Because the evidence supports the district court's finding that Jennifer was not endangered, this court need not address the other elements of custody modification. See Niemi v. Schachtschneider, 435 N.W.2d 117, 119 (Minn. App. 1989) (endangerment is a threshold issue for custody modifications).
Appellant claims that respondent interfered with visitation on numerous occasions. Respondent admits he put one limitation on visitation. On appeal, appellant claims the trial court erred by ignoring respondent's denial of and interference with her visitation.
See Minn. Stat. § 518.18(d) (unwarranted denial of or interference with visitation supports modifying custody). The trial court did not specifically address this claim. It did, however, address it indirectly by stating that appellant's poor judgment in exposing the children to certain situations, presumably referring to Weerts, poses a very real threat to the "children's well-being."
Generally, under Minn. Stat. § 518.18(d), interference with visitation can be used to support a custody modification.
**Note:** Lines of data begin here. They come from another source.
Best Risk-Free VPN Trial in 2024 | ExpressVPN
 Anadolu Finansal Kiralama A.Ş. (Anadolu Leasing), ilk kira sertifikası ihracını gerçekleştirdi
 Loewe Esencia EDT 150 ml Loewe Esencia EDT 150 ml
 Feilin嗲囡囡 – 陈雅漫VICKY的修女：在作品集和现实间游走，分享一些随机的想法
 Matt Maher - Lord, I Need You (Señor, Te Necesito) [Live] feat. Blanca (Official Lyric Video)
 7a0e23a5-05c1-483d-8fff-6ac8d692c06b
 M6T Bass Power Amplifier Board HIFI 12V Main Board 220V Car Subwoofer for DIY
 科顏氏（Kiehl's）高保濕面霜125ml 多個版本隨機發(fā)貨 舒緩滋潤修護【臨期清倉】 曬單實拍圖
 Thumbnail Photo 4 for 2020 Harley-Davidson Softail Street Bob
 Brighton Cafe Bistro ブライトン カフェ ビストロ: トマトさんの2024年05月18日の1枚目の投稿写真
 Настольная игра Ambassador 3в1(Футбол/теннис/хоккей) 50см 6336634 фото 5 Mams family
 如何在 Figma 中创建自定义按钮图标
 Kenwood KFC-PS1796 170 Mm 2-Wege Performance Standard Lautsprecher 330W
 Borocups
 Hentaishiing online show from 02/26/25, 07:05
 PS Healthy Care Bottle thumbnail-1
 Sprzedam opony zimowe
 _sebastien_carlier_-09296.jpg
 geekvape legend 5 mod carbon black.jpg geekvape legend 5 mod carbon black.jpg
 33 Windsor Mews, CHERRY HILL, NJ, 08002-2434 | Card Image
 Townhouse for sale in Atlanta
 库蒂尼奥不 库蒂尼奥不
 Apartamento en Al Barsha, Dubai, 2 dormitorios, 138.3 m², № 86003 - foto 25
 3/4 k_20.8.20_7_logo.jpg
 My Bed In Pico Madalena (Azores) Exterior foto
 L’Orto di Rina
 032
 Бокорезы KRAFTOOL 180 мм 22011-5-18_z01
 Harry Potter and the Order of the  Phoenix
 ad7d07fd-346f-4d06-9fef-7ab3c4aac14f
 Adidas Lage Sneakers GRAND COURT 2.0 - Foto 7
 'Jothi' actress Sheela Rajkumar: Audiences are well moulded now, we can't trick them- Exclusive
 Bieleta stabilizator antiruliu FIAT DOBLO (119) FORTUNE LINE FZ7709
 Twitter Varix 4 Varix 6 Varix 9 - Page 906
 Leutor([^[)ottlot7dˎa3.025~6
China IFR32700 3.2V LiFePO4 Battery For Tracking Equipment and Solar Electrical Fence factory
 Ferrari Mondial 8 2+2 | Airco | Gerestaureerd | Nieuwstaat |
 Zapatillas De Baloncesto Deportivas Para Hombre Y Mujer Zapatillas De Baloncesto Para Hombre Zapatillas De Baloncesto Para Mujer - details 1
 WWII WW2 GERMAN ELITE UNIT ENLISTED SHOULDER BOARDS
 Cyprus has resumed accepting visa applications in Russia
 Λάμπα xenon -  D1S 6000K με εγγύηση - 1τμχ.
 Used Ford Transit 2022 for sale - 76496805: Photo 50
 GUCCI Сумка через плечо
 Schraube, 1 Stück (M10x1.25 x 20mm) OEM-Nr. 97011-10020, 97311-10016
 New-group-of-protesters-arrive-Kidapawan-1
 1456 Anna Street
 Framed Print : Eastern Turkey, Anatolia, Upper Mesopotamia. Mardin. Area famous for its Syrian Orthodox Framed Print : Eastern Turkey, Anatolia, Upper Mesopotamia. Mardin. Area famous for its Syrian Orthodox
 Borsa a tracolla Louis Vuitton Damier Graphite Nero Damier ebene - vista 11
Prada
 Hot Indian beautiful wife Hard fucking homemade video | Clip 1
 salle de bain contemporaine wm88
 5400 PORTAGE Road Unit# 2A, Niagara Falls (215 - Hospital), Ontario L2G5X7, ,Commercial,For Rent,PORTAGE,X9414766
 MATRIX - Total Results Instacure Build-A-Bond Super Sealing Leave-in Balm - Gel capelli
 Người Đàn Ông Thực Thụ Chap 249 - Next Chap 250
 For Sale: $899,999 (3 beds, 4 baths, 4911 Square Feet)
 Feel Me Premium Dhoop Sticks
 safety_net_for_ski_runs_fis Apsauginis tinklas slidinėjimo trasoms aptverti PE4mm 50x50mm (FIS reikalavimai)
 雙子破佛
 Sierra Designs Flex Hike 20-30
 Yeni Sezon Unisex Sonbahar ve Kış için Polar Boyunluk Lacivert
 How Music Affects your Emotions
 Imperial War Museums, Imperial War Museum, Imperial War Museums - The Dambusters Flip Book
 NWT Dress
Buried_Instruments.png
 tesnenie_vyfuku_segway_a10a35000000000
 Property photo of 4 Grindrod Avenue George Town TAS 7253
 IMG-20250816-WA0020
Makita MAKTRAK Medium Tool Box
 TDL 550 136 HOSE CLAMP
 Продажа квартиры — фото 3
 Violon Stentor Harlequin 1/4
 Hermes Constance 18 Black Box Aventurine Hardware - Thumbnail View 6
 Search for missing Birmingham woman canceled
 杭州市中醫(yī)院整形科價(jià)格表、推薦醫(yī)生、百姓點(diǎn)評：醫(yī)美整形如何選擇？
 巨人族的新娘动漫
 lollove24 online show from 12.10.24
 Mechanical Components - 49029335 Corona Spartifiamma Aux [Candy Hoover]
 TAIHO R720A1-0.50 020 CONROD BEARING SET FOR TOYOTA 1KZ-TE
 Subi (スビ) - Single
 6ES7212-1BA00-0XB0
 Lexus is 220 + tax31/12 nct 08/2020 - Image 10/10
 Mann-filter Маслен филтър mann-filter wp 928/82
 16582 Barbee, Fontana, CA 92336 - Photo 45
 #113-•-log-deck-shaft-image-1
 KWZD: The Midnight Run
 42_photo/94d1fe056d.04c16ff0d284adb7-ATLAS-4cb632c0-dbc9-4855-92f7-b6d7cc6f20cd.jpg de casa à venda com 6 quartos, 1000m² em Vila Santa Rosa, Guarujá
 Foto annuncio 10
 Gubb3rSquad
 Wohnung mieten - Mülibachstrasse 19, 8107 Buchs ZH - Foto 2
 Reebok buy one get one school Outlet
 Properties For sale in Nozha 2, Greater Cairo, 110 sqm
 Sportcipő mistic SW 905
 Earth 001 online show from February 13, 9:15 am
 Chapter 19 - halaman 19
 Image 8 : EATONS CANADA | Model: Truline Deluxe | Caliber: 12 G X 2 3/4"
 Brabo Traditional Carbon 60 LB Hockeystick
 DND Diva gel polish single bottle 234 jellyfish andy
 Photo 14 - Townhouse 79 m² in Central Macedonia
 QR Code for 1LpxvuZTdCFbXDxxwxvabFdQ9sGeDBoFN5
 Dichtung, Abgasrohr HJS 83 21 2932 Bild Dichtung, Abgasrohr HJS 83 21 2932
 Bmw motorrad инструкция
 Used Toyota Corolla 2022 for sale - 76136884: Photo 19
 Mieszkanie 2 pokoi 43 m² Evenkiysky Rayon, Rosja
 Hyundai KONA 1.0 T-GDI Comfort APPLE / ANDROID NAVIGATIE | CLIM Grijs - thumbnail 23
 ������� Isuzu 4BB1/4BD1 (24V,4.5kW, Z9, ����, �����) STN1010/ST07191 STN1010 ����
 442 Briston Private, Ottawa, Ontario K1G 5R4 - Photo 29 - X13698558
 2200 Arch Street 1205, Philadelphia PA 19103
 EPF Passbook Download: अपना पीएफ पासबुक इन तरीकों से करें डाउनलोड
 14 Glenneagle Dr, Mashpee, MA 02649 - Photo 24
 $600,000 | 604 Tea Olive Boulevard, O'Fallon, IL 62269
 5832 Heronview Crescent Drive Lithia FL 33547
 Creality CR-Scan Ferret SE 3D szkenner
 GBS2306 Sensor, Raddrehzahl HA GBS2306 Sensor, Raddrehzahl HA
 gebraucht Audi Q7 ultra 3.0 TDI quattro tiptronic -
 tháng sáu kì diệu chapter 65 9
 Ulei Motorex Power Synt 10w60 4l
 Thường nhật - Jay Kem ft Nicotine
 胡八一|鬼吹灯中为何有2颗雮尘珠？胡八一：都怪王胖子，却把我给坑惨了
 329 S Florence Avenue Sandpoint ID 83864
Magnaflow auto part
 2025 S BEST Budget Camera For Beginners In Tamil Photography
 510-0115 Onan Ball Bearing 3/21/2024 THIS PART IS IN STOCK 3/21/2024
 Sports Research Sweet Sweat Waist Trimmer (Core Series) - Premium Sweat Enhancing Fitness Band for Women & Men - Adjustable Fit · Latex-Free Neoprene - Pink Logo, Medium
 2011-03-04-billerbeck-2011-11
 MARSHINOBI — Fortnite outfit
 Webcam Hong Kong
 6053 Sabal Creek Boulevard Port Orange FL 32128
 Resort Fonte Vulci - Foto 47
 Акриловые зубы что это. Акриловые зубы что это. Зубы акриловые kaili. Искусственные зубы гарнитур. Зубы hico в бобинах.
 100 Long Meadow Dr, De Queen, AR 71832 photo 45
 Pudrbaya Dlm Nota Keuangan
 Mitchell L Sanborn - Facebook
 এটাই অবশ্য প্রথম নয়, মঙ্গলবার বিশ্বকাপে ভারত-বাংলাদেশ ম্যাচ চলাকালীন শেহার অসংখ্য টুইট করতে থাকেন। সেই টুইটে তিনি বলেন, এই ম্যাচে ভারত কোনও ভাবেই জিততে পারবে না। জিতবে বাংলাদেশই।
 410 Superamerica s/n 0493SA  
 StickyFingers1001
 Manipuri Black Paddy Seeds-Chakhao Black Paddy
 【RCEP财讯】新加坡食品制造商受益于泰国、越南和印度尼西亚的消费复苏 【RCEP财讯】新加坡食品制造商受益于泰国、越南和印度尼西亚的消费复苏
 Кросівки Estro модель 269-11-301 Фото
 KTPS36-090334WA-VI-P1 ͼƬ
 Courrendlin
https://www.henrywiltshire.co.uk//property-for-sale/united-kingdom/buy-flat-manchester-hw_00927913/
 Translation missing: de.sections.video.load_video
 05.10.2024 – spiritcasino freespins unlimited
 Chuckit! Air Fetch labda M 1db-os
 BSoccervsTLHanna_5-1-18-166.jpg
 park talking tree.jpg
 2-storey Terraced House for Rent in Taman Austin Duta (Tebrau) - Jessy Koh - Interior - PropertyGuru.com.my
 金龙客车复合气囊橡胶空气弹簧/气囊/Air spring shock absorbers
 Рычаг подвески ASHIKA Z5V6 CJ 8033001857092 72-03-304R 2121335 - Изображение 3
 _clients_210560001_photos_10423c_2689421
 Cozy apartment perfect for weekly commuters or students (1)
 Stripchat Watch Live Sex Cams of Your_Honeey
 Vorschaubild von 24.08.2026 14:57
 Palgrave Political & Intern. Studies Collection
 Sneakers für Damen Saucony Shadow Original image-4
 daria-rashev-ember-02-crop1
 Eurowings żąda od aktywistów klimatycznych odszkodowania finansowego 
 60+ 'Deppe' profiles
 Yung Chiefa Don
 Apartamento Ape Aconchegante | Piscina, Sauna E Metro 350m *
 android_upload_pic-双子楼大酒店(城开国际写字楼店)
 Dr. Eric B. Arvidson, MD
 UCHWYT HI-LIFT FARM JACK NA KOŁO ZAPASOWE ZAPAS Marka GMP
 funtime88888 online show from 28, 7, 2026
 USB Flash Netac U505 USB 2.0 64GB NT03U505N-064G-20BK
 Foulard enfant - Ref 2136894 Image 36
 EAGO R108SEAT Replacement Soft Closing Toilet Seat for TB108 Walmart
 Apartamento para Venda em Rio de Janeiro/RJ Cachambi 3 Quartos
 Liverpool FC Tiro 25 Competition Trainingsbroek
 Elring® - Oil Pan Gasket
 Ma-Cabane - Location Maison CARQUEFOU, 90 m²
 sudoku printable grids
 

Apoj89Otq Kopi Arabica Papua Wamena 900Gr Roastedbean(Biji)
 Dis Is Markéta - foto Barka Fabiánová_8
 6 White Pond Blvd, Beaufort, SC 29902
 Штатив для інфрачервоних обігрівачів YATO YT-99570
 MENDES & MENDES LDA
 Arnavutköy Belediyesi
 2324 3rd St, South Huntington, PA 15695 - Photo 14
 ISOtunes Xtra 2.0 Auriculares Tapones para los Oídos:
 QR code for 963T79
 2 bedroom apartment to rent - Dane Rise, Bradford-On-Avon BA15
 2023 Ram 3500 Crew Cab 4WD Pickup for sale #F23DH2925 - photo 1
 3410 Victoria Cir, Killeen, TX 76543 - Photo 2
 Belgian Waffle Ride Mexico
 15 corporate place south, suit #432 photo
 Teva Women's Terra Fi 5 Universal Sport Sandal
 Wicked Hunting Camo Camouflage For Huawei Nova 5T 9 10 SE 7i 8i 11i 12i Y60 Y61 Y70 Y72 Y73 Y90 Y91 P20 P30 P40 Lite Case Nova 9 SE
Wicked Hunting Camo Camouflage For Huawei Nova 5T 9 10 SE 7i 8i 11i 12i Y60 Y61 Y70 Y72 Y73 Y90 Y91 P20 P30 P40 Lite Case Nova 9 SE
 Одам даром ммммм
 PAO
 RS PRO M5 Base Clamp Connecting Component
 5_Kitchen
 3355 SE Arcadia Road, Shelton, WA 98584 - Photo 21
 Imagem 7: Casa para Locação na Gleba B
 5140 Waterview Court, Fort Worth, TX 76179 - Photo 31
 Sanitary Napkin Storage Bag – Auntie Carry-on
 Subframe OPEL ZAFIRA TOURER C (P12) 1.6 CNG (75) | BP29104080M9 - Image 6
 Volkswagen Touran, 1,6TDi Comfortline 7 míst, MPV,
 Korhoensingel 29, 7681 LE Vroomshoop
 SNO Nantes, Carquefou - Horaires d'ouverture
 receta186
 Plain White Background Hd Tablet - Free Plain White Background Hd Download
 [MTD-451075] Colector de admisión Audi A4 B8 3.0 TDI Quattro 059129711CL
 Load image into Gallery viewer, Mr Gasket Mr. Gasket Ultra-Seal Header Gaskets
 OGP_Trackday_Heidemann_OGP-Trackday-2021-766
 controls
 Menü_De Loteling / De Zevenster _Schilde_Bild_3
The facts here, however, suggest that respondent's interference with visitation was minimal and for the ostensible purpose of protecting Jennifer and her siblings. Further, to support the finding of endangerment necessary for a custody modification, unwarranted denial of or interference with visitation requires evidence of actual adverse effects on the child. Dabill v. Dabill, 514 N.W.2d 590, 595-596 (Minn. App. 1994). Here there was no finding that respondent's interference with visitation adversely affected Jennifer. Indeed, the district court's findings suggest that if respondent had not interfered with visitation the children might have been endangered. Under these facts, any failure by the trial court to further consider respondent's interference with visitation was harmless. See Minn. R. Civ. P. 61 (harmless error to be ignored).